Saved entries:
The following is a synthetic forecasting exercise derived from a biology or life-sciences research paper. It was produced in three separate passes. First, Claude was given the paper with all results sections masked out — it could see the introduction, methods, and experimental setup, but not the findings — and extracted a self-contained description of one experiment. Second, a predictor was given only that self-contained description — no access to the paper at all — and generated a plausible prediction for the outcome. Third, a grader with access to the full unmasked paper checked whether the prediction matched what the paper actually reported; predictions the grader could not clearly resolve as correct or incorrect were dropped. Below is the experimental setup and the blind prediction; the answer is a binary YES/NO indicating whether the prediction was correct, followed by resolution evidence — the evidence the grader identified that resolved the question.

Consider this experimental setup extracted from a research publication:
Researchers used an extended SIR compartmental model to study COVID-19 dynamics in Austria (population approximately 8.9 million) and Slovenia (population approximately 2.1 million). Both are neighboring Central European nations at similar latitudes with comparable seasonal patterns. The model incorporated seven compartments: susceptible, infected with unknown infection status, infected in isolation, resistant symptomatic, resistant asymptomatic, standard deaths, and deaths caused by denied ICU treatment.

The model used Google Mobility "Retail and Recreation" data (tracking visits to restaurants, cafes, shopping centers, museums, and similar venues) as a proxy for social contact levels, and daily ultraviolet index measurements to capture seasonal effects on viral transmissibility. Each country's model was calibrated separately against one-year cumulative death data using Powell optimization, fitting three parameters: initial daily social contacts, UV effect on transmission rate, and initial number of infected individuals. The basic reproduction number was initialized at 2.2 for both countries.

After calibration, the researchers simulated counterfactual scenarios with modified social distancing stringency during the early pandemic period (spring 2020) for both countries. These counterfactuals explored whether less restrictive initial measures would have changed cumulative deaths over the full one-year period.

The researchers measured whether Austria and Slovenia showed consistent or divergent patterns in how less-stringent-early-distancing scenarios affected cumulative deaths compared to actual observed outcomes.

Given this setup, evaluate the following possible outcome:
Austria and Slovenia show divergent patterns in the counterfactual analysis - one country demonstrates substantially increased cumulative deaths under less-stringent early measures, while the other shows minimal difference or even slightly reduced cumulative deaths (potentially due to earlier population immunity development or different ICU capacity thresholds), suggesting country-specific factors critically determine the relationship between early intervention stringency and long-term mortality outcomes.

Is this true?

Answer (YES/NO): NO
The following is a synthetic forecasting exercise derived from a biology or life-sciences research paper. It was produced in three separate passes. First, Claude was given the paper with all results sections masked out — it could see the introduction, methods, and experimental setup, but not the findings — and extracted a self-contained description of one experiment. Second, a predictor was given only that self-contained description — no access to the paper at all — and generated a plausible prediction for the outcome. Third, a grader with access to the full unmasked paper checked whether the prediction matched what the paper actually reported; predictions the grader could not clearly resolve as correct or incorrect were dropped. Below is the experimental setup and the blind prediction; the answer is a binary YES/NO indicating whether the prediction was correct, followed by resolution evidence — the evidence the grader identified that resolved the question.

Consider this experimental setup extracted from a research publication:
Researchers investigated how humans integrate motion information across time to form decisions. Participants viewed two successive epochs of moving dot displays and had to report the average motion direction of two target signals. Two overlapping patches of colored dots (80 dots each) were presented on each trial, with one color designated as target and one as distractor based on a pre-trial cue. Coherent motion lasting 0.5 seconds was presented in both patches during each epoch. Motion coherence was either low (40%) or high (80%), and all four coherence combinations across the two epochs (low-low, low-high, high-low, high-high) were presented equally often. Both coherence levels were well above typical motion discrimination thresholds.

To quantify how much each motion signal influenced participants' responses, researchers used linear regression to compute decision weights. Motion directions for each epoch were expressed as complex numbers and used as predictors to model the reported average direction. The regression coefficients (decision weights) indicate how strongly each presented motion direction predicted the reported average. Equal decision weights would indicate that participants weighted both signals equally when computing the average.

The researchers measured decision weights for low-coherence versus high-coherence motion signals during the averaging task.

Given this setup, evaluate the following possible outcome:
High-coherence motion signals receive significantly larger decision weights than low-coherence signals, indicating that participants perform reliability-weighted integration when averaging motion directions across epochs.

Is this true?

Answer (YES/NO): YES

*WORK ITEM*
Scan the entries and show every line in which the word "country" is found.

*RESULT OF THIS EXERCISE*
The model used Google Mobility "Retail and Recreation" data (tracking visits to restaurants, cafes, shopping centers, museums, and similar venues) as a proxy for social contact levels, and daily ultraviolet index measurements to capture seasonal effects on viral transmissibility. Each country's model was calibrated separately against one-year cumulative death data using Powell optimization, fitting three parameters: initial daily social contacts, UV effect on transmission rate, and initial number of infected individuals. The basic reproduction number was initialized at 2.2 for both countries.
Austria and Slovenia show divergent patterns in the counterfactual analysis - one country demonstrates substantially increased cumulative deaths under less-stringent early measures, while the other shows minimal difference or even slightly reduced cumulative deaths (potentially due to earlier population immunity development or different ICU capacity thresholds), suggesting country-specific factors critically determine the relationship between early intervention stringency and long-term mortality outcomes.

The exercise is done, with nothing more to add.